Districts across the state announced their plans for staying on budget, which mainly consisted of cutting programs, laying off teachers, increasing class sizes and even shortening the school week.
In a post by Mid-Del Superintendent Dr. Rick Cobb, he said, “I’m worried about finishing this year with enough money to make payroll and pay all of our bills. I’m more concerned with next year.”
The Oklahoma City Public School District was told to fill a $30 million budget hole, causing cuts to hundreds of positions.
However, school districts weren’t the only agencies dealing with the financial crisis.
A plan by the Oklahoma Health Care Authority to cut Medicaid payments to hospitals and clinics by 25 percent was met with stiff opposition.
The Oklahoma Association of Health Care Providers says the cuts will create a “crisis for Oklahoma seniors and threaten to completely dismantle the state’s network of nursing homes.”
Last month, the Oklahoma Department of Human Services alerted its employees and contractors that the agency is facing a $100 million shortfall in state funding.
“Our fiscal circumstances are so serious that we must examine the potential for reductions in every administrative, service, benefits and program area in this agency,” DHS Director Ed Lake said. “This news cannot be sugar-coated- the results will be painful, barring what would be some kind of fiscal miracle.”
Now, lawmakers at the Capitol must deliver a budget for all agencies by Friday.
In the midst of the crisis, Oklahoma voters and taxpayers have voiced their frustration after a series of ‘social issue’ bills were passed by lawmakers.

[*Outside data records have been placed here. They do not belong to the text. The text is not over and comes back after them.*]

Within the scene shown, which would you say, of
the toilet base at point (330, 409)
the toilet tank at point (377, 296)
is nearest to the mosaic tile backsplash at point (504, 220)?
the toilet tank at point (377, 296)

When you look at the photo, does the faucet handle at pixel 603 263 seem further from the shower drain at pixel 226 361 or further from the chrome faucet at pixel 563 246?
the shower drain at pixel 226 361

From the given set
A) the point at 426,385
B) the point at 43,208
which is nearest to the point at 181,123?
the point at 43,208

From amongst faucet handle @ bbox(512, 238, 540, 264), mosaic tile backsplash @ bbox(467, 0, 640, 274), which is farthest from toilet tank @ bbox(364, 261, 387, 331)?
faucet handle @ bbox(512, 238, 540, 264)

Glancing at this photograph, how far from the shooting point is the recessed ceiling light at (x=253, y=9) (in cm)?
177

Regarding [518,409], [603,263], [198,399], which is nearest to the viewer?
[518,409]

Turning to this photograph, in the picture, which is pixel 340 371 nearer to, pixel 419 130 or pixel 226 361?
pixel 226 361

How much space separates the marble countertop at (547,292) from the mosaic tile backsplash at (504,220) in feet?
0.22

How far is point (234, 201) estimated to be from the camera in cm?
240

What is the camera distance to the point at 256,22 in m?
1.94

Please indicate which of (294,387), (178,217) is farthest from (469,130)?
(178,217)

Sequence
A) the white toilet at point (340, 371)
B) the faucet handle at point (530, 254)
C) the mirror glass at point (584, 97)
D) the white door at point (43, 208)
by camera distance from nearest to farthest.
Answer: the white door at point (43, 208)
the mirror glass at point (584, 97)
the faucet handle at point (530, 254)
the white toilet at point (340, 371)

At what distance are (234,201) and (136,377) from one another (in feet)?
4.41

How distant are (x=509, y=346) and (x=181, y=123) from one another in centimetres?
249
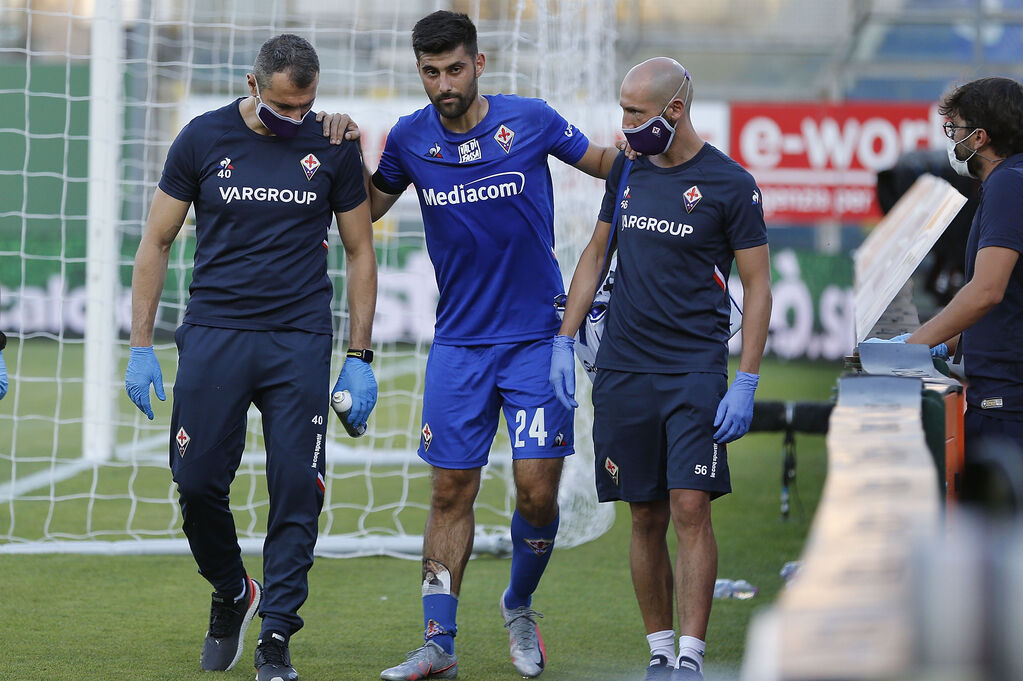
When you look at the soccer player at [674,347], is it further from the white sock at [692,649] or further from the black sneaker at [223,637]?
the black sneaker at [223,637]

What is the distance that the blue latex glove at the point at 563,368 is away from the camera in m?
4.28

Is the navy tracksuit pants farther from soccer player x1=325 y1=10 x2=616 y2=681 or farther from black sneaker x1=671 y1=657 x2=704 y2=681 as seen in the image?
black sneaker x1=671 y1=657 x2=704 y2=681

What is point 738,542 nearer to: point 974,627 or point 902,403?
point 902,403

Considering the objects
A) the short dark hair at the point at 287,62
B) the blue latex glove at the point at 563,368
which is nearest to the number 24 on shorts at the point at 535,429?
the blue latex glove at the point at 563,368

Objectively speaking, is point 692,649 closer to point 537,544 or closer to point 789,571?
point 537,544

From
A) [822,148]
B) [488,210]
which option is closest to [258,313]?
[488,210]

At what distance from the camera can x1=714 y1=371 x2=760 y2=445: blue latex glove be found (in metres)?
3.89

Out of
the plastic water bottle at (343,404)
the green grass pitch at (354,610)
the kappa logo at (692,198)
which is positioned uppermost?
the kappa logo at (692,198)

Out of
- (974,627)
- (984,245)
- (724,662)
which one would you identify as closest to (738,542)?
(724,662)

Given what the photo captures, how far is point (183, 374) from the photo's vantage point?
4.15 metres

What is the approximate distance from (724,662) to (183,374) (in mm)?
2081

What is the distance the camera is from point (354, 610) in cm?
518

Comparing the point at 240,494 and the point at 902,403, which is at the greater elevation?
the point at 902,403

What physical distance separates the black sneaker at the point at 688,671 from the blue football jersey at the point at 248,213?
1574 millimetres
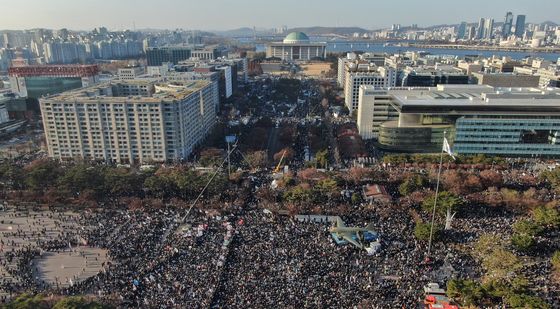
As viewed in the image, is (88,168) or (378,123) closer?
(88,168)

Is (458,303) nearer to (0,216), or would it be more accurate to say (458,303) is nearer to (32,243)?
(32,243)

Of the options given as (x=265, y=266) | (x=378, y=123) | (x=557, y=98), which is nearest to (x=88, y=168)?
(x=265, y=266)

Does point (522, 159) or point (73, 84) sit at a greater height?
point (73, 84)

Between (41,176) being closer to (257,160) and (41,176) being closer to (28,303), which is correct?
(28,303)

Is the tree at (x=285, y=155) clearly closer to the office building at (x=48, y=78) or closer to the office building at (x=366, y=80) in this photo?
the office building at (x=366, y=80)

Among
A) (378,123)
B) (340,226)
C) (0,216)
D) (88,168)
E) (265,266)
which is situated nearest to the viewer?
(265,266)
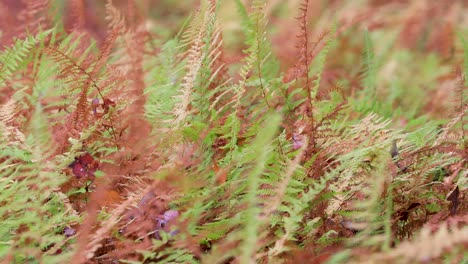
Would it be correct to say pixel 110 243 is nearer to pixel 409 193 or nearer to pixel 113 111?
pixel 113 111

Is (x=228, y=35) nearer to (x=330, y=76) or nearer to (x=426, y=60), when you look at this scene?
(x=426, y=60)

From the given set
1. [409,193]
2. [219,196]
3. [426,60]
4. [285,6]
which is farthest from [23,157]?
[285,6]

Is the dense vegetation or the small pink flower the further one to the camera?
the small pink flower

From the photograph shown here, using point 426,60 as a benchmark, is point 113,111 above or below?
above

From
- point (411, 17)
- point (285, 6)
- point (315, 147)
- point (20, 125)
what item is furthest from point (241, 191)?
point (285, 6)

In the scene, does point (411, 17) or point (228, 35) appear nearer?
point (411, 17)

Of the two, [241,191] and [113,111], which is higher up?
[113,111]

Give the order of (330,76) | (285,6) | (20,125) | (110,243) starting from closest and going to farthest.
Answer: (110,243) < (20,125) < (330,76) < (285,6)

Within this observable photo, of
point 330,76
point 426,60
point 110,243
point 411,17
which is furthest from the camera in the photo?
point 411,17

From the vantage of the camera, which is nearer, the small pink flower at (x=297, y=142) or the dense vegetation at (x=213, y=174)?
the dense vegetation at (x=213, y=174)
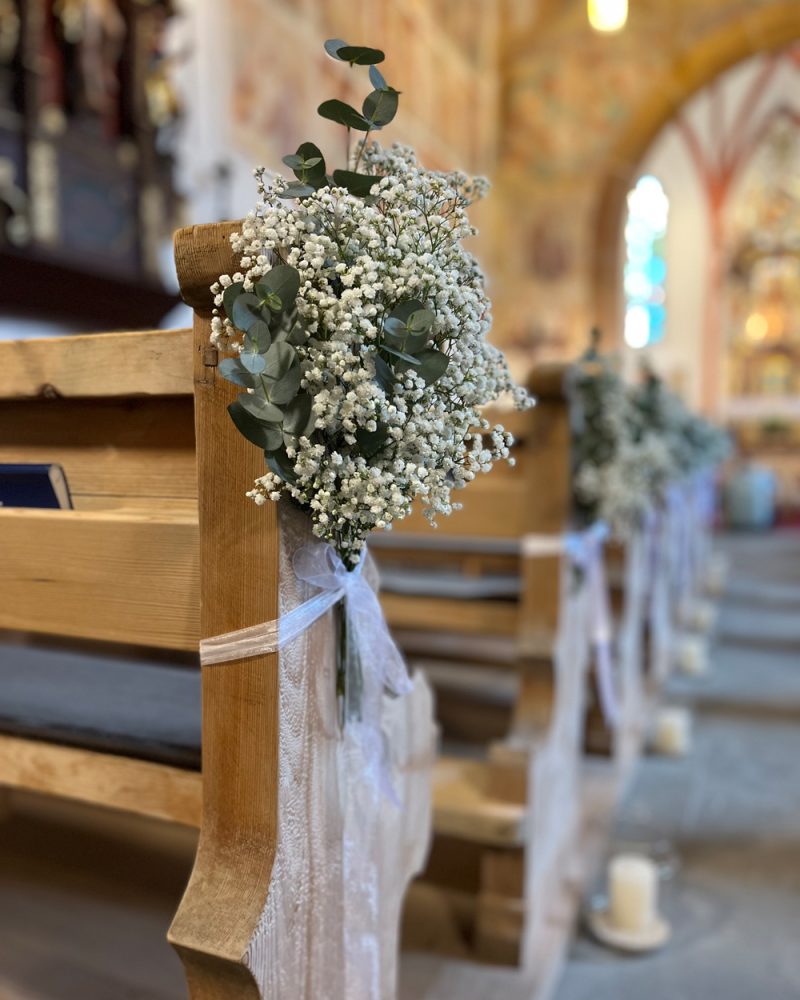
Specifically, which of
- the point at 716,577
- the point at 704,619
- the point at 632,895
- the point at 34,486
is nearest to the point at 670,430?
the point at 632,895

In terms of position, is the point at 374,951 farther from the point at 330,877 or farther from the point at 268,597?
the point at 268,597

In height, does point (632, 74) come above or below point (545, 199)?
above

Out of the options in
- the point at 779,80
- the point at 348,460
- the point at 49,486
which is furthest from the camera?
the point at 779,80

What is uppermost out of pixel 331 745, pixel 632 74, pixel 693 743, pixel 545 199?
pixel 632 74

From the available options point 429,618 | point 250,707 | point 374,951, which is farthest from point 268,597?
point 429,618

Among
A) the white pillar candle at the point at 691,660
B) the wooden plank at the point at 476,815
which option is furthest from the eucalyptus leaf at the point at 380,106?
the white pillar candle at the point at 691,660

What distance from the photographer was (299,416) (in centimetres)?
89

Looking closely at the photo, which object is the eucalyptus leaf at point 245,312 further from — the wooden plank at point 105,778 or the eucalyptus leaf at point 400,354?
the wooden plank at point 105,778

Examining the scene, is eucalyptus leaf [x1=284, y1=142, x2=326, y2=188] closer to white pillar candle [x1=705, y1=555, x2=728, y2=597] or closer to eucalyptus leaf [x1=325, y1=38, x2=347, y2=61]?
eucalyptus leaf [x1=325, y1=38, x2=347, y2=61]

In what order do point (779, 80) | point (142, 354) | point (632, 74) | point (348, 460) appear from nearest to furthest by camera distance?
1. point (348, 460)
2. point (142, 354)
3. point (632, 74)
4. point (779, 80)

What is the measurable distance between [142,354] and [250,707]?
0.43 meters

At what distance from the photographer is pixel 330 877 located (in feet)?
3.65

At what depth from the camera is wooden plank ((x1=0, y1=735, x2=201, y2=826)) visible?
1161mm

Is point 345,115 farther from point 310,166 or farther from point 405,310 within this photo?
point 405,310
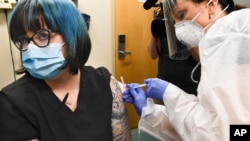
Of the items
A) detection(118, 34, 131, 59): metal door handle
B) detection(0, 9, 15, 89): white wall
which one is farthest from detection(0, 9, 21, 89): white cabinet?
detection(118, 34, 131, 59): metal door handle

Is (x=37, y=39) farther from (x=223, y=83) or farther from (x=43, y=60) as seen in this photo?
(x=223, y=83)

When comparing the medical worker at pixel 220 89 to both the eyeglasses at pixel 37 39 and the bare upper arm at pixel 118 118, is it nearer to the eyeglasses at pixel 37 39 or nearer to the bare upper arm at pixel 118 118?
the bare upper arm at pixel 118 118

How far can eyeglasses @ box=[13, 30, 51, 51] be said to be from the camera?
97cm

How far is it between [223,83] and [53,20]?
0.68 metres

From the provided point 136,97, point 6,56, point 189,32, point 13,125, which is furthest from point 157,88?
point 6,56

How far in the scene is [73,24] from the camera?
1.01 meters

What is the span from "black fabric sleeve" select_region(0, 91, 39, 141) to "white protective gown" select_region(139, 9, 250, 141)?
59 cm

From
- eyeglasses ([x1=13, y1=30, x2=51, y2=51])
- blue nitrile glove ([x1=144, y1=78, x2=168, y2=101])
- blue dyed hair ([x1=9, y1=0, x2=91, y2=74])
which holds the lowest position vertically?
blue nitrile glove ([x1=144, y1=78, x2=168, y2=101])

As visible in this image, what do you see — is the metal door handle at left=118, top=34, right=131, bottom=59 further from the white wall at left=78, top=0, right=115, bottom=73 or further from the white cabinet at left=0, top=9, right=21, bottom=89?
the white cabinet at left=0, top=9, right=21, bottom=89

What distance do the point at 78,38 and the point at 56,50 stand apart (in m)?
0.11

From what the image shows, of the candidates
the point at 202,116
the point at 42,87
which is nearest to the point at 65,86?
the point at 42,87

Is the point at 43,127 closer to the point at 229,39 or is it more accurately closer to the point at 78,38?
the point at 78,38

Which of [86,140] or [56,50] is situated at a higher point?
[56,50]

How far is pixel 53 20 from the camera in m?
0.97
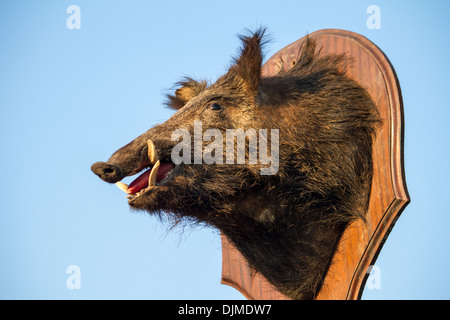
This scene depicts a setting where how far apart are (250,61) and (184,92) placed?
0.57m

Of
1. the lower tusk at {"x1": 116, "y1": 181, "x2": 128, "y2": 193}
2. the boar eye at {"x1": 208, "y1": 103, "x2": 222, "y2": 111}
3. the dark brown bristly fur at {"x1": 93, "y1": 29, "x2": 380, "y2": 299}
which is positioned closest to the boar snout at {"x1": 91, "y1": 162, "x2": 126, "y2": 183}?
the lower tusk at {"x1": 116, "y1": 181, "x2": 128, "y2": 193}

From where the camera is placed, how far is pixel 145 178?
307cm

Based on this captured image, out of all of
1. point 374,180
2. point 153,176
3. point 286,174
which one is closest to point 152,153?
point 153,176

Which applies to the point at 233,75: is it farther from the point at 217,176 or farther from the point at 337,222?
the point at 337,222

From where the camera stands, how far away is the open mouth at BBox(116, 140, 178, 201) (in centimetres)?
301

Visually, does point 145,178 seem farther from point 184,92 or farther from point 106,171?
point 184,92

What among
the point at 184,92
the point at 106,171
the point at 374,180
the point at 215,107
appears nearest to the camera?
the point at 106,171

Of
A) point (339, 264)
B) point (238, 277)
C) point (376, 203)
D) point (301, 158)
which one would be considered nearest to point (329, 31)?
point (301, 158)

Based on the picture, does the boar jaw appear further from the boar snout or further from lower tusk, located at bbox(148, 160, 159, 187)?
the boar snout

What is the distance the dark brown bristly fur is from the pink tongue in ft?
0.13

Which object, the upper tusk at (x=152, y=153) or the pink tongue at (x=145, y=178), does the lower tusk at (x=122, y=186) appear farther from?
the upper tusk at (x=152, y=153)

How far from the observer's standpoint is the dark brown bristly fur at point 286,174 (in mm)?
3246

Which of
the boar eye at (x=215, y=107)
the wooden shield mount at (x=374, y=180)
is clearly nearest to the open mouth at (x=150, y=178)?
the boar eye at (x=215, y=107)

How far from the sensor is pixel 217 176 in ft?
10.6
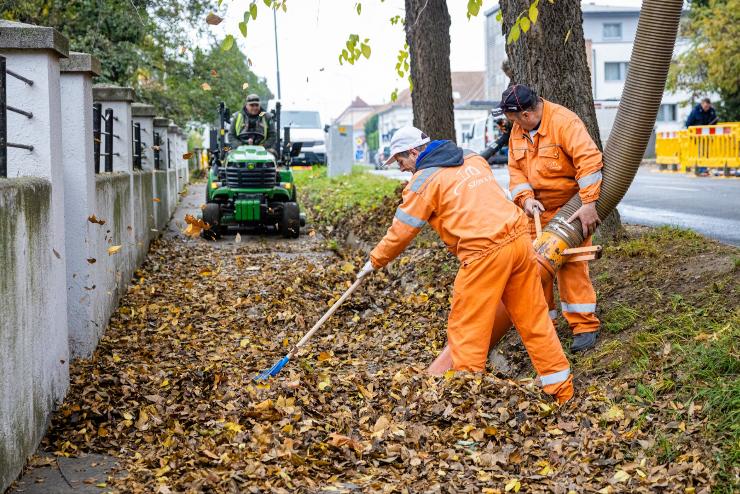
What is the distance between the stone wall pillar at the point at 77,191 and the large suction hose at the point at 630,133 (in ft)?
8.91

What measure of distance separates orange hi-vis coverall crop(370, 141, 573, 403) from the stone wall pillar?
2.52m

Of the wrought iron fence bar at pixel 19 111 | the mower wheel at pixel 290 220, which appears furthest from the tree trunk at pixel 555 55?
the mower wheel at pixel 290 220

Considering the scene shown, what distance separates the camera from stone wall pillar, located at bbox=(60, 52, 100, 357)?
7.19m

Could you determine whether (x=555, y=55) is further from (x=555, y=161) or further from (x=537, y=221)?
(x=537, y=221)

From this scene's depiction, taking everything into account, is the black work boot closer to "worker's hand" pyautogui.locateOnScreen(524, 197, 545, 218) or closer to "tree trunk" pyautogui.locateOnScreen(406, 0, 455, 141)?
"worker's hand" pyautogui.locateOnScreen(524, 197, 545, 218)

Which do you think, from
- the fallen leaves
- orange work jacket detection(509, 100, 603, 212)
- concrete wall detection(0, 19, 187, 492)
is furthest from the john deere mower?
orange work jacket detection(509, 100, 603, 212)

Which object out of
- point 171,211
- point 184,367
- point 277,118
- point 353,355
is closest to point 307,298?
point 353,355

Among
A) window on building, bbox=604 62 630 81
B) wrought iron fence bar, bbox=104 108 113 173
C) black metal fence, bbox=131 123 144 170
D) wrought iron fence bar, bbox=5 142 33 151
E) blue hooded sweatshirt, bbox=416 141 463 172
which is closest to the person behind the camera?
wrought iron fence bar, bbox=5 142 33 151

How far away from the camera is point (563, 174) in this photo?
22.1 ft

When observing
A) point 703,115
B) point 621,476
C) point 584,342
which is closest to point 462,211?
point 584,342

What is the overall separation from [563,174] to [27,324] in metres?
3.63

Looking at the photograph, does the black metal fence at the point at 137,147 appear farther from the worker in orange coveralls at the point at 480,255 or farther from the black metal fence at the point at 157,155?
the worker in orange coveralls at the point at 480,255

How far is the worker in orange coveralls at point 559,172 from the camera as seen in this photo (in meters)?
6.45

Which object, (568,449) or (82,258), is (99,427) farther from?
(568,449)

“My point [to the Legislature] is that ‘You’re wasting the people’s time.’ I sit here every session and look at hundreds of bills that do nothing to fix the problems of the state,” Chris Shoaf, an activist for the LGBT community, said.
Even lawmakers are criticizing the decisions of their colleagues.
“It’s a political distraction.“We still don’t have a budget, we have almost a billion and a half shortfall, and instead of working on the budget today, we worked on this issue,”John Sparks, Democratic floor leader, said regarding a resolution that calls for the impeachment of President Obama.
However, one lawmaker says the media is really to blame for bringing attention to those bills.
Senate President Pro Tem Brian Bringman told the Tulsa World that the Legislature really is focused on education and health care, not the social issues.
“That’s the media’s doing,” Bingman said. “They can pick and choose and they can elevate the issue and people call and [say[, ‘Is that really what you all are doing?’ My focus has been on the budget this year.”
Bingman is one of two authors of a bill that focused on federal guidelines that were released regarding transgender students and bathrooms.
Senate Bill 1619 would allow students to seek a special accommodation so they may use a restroom that is exclusively for males or females. It would also allow the attorney general to represent a school district in a challenge of those federal guidelines.
Despite being the author of Senate Bill 1619, which was just introduced last week, Bingman says that funding core services is his priority.
To be fair, lawmakers have approved bills that will affect the budget in the next fiscal year.
Leaders passed legislation to do away with an income tax deduction that allows Oklahoma taxpayers to deduct state income tax they claim on their federal income tax return from their state return.
Supporters say the measure will save the state an estimated $87.3 million a year for state services.
Early Friday morning, the Oklahoma House of Representatives voted to make the Earned Income Tax Credit non-refundable for the 355,000 low-income Oklahomans who receive the tax break.
The Oklahoma House of Representatives voted to cap a rebate for oil and gas companies at $12.5 million, which is expected to save the state about $120 million.
However, lawmakers couldn’t seem to agree on a proposed $1.50-per-pack cigarette tax increase.
Opponents said not only does the tax hike target the poorest Oklahomans, but the bill was voted on before other tax hikes that would make a bigger impact, like wind energy.